Can you extract, word for word, the part of the HTSeq error post that opens with the words containing "1100000 GFF lines" and closes with "1600000 GFF lines processed."?

- _SUPPLIED TEXT_:
......
Seqanswers Leaderboard Ad

Collapse

Announcement

Collapse
No announcement yet.
X
 
  • Filter
  • Time
  • Show
Clear All
new posts

  • Error using HTSeq

    Hi,

    I am relatively new to using Linux and to RNA-seq data analysis. I have been given some BAM files and been told to analyse the data in R. However, before I do that, I need to generate a count table for each sample. I am using HTSeq to do this but am hitting an error every time. Below is what I'm typing and the resulting error:

    $ htseq-count -s no 01_v2.sam "gencode.v21.annotation.gtf" > 01_v2.counts
    100000 GFF lines processed.
    200000 GFF lines processed.
    300000 GFF lines processed.
    400000 GFF lines processed.
    500000 GFF lines processed.
    600000 GFF lines processed.
    700000 GFF lines processed.
    800000 GFF lines processed.
    900000 GFF lines processed.
    1000000 GFF lines processed.
    1100000 GFF lines processed.
    1200000 GFF lines processed.
    1300000 GFF lines processed.
    1400000 GFF lines processed.
    1500000 GFF lines processed.
    1600000 GFF lines processed.
    1700000 GFF lines processed.
    1800000 GFF lines processed.
    1900000 GFF lines processed.
    2000000 GFF lines processed.
    2100000 GFF lines processed.
    2200000 GFF lines processed.
    2300000 GFF lines processed.
    2400000 GFF lines processed.
    2500000 GFF lines processed.
    2546594 GFF lines processed.
    Error occured when reading first line of sam file.
    Error: ("Malformed SAM line: MRNM == '*' although flag bit &0x0008 cleared", 'line 1 of file 01_v2.sam')
......
- _RECORDED DATA_:
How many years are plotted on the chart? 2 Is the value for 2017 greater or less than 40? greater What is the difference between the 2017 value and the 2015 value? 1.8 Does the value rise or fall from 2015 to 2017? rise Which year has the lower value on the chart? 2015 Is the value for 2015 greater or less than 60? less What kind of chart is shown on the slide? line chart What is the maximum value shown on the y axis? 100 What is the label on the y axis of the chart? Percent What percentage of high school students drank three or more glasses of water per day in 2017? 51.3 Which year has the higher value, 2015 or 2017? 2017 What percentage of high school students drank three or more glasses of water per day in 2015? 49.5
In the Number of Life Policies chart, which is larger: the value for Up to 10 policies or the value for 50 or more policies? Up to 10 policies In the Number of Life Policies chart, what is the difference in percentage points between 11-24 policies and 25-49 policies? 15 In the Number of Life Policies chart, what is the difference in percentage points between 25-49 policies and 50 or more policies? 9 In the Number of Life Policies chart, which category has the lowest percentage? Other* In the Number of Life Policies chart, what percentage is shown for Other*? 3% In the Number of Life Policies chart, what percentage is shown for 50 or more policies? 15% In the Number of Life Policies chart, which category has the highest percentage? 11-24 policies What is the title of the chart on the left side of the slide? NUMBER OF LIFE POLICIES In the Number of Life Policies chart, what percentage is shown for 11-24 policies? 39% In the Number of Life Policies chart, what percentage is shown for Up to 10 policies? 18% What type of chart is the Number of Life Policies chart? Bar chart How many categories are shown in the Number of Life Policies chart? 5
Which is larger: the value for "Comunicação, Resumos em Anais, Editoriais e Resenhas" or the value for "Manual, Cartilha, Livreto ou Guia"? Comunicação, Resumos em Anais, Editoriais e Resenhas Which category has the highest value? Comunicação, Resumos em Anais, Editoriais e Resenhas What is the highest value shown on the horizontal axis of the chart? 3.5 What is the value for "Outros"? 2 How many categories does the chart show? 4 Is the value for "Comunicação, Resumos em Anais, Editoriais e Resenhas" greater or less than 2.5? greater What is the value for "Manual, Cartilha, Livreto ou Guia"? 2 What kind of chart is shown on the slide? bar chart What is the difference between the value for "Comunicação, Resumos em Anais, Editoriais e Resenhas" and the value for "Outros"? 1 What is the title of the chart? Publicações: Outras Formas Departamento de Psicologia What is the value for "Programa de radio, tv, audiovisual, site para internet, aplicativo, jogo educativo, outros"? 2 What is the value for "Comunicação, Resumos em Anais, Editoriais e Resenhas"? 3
......
- _RESPONSE_:
1100000 GFF lines processed.
    1200000 GFF lines processed.
    1300000 GFF lines processed.
    1400000 GFF lines processed.
    1500000 GFF lines processed.
    1600000 GFF lines processed.